§ **CONSIGNES**
Résumez en deux phrases l'extrait sur l'iPad qui se décharge tout seul.

§ **EXTRAIT**
# Ipad 1 se décharge tout seul



## Mandella (22 Juillet 2011)

Bonjour à tous,

Depuis quelque jours mon ipad se décharge tout seul la nuit alors qu'il y a aucune application en tache de fond et que je verrouille bien l'ipad ! Il est bien à jour et je l'ai redémarré. je perd 30 % par jour si je n'y touche pas alors qu'avant je n'avais pas de problème! Je dois faire jouer ma garantie pour ma batterie ou quelque chose d'autre?

merci


----------



## ederntal (22 Juillet 2011)

Si tu l'as éteins puis rallumé, et qu'il fait la même même sans ouvrir d'applications, c'est que c'est la batterie qui est endommagée (= SAV).

Mais tu peux faire un test pour être sûr : fais une sauvegarde de ton iPad sur ton Mac, remets-le à zéro via iTunes sans installer d'applications et vérifie s&#8217;il fait la même chose.

Tu auras ainsi le coeur net pour savoir si c'est une application ou si c'est vraiment la batterie&#8230;


----------



## Mandella (22 Juillet 2011)

ok merci je vais tente ca se week end !

si il retourne au sav, il me donneront un ipad 2?


----------



## Frenchroller (22 Juillet 2011)

Mandella a dit:


> ok merci je vais tente ca se week end !
> 
> si il retourne au sav, il me donneront un ipad 2?


Non je ne crois pas


----------



## Mandella (22 Juillet 2011)

dommage


----------



## albedo83 (23 Juillet 2011)

Oui si tu n'as pas d'applis en tâche de fond, c'est un problème technique


----------



## Toximityx (23 Juillet 2011)

§ **MATÉRIEL**
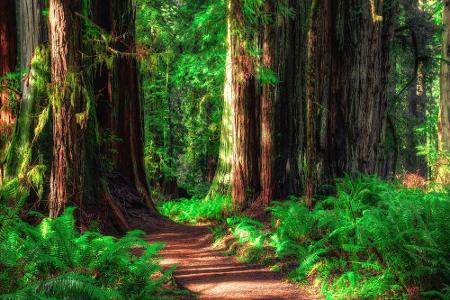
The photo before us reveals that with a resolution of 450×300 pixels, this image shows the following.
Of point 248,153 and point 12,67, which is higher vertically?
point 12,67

§ **RÉSULTAT ATTENDU**
Mandella signale que son iPad perd 30 % de batterie par jour sans être utilisé, alors qu'aucune application ne tourne en tâche de fond, que l'appareil est à jour et qu'il a été redémarré. ederntal et albedo83 y voient un problème de batterie ou un problème technique relevant du SAV, ederntal propose de le vérifier en remettant l'iPad à zéro via iTunes sans installer d'applications, et Frenchroller ne croit pas que le SAV fournira un iPad 2.